Fresh approach to learning about our waterways

Land, Air, Water Aotearoa (LAWA) has launched a new website so everyone can learn more about their local waterways.

“Good information is key to good decision making and this new website is a great tool to help communities understand what’s happening in their rivers and get more involved in caring for them,” says Cawthron Institute freshwater scientist Roger Young.

Environmental information from New Zealand’s 16 regional and unitary councils is shared on the LAWA website, providing a comprehensive collection of material in a central location. The collaborative effort involves the councils, the Ministry for the Environment, Cawthron Institute and Massey University, with support from the Tindall Foundation.

The long-term project is focusing firstly on rivers, with state and trend data displayed for more than 1100 freshwater monitoring sites. The next modules will be on water quantity and coastal water quality.

Fran Wilde, chair of the Regional Council Sector Group, says that fresh water is a highly valued resource, and the website will enable New Zealanders to make good choices about using and enjoying our waterways.

“Never before has there been such a focus on the state of New Zealand’s freshwater,” she says. “Freshwater is a vital asset to our country and it’s important that the public can see and understand for themselves the state of a particular river or catchment and how it may be affected by what’s going on around it.”

The website is an excellent resource for organisations and communities throughout the nation that are working to maintain and improve our rivers, says Dr Young.
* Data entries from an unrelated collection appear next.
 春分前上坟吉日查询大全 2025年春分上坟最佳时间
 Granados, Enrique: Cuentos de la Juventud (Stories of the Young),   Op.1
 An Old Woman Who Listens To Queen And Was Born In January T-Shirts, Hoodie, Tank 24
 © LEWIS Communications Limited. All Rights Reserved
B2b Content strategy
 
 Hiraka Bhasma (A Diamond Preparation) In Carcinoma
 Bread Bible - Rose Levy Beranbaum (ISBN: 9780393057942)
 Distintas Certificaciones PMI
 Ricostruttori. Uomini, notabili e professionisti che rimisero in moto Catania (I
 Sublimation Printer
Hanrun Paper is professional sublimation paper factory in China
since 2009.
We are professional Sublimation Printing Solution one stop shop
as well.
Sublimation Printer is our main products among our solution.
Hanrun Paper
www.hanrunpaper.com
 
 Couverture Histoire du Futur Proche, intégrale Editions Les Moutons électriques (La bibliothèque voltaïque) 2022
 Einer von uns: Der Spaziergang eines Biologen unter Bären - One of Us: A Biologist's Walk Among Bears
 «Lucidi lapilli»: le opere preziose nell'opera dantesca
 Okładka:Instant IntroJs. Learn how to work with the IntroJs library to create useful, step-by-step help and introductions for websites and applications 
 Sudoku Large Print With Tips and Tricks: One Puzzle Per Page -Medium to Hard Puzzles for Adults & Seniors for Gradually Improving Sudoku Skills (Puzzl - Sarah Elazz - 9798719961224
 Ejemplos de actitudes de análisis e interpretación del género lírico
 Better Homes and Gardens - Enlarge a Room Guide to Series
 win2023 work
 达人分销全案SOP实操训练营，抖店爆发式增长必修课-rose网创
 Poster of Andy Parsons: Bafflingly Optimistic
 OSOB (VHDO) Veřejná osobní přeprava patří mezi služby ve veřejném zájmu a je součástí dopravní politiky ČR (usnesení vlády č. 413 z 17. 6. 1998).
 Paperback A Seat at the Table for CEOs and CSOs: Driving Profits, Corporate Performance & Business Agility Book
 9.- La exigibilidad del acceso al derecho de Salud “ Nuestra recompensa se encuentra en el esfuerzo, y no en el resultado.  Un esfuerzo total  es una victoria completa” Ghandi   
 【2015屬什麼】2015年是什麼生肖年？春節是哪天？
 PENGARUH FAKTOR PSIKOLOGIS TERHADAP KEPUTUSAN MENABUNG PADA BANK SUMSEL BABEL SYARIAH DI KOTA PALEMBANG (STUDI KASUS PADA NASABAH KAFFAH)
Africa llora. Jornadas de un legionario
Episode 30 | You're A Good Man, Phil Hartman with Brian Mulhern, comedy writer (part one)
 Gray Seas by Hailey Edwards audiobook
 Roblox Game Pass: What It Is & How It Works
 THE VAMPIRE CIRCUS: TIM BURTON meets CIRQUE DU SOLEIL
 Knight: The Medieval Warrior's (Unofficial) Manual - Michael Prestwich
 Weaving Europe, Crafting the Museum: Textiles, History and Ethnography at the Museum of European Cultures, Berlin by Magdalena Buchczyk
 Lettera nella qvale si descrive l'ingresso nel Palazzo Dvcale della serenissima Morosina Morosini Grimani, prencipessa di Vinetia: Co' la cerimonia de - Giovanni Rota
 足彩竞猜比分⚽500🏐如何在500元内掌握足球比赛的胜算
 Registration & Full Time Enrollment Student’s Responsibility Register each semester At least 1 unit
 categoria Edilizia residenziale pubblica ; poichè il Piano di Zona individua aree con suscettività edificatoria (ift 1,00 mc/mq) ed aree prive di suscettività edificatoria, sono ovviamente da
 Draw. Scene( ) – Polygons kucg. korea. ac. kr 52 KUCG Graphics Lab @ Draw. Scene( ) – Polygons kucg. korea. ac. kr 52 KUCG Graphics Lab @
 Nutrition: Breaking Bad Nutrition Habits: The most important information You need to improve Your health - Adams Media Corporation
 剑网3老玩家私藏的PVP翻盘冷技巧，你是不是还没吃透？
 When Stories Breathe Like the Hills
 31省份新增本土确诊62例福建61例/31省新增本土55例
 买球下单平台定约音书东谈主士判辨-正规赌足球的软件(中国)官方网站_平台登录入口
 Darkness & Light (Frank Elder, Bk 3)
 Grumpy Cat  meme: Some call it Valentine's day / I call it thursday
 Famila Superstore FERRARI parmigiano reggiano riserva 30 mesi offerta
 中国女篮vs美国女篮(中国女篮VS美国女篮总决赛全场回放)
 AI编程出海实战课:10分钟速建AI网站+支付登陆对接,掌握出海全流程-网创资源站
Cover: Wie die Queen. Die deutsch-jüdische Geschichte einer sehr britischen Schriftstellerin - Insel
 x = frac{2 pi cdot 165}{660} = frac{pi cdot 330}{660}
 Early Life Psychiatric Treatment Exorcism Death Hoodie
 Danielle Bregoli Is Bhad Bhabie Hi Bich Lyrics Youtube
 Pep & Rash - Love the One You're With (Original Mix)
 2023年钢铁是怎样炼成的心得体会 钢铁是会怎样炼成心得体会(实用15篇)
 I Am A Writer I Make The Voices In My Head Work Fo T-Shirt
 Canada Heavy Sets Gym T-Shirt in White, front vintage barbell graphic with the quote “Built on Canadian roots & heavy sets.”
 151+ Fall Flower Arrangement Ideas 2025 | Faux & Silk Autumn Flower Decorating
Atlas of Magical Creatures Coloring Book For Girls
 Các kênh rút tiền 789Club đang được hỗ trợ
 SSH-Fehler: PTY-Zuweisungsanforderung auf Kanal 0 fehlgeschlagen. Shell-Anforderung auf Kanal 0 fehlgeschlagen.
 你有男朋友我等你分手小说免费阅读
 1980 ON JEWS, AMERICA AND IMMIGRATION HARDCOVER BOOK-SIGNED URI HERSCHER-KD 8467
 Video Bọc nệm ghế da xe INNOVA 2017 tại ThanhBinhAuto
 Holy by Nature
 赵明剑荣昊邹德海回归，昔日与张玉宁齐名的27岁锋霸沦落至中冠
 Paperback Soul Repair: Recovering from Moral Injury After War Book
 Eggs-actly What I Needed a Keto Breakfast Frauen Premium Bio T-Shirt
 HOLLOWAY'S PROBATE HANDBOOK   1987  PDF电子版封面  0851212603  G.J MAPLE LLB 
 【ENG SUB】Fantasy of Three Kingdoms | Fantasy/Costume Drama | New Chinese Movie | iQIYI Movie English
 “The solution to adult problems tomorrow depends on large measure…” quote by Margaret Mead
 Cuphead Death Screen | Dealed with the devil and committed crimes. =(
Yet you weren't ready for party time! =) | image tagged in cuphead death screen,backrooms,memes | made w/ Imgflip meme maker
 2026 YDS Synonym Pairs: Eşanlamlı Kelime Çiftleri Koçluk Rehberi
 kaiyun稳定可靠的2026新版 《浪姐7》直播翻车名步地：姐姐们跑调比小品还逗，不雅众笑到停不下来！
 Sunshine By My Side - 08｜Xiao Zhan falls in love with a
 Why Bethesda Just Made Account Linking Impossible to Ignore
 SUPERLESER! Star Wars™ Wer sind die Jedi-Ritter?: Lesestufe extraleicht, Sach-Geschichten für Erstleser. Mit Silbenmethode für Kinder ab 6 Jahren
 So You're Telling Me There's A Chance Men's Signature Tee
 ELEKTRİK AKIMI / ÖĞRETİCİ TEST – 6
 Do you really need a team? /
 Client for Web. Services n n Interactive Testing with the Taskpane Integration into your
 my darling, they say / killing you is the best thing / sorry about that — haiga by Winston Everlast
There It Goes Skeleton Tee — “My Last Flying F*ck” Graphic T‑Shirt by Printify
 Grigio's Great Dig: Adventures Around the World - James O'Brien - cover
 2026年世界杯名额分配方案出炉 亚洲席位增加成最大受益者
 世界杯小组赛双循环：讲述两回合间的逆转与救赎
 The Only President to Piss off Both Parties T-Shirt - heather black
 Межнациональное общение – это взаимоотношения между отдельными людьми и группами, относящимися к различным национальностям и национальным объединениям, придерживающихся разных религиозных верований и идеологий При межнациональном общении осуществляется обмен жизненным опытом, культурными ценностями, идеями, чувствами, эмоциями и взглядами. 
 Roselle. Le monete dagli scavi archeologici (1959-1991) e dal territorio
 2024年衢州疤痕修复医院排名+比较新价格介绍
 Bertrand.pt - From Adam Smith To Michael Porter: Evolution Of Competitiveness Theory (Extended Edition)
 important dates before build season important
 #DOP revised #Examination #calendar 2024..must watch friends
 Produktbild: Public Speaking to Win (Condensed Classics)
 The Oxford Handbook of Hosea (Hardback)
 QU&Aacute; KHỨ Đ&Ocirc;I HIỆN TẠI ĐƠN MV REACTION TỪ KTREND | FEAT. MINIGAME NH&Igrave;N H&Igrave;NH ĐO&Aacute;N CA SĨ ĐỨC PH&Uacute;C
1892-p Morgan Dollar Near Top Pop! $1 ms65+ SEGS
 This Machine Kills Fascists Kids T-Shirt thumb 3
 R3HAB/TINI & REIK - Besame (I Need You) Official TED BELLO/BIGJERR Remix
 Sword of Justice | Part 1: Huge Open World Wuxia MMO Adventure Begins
The website is also for people to share information about what’s happening in their local waterways, by posting news, reporting on pollution or promoting clean-up or riparian planting days.

“This is more than just a place to present data,” Dr Young says. “It’s for people to use, enjoy and contribute to. We’d love people to share their own stories about their local waterways on the site,” Dr Young says.

Cawthron scientists have provided website development and content advice for the website, along with expertise to validate the way the data is collected, processed and analysed.

“We’re excited to partner with regional councils and the Ministry in what we see as a truly innovative project bringing complex science into an easily accessible and understandable format,” says Professor Charles Eason, Cawthron Institute Chief Executive.

“Many people can so often be put off by overly complex scientific information but we believe LAWA has simplified the science and allows everyone to connect with what’s going on in their river. This is a fantastic initiative for New Zealanders and we applaud all those involved.”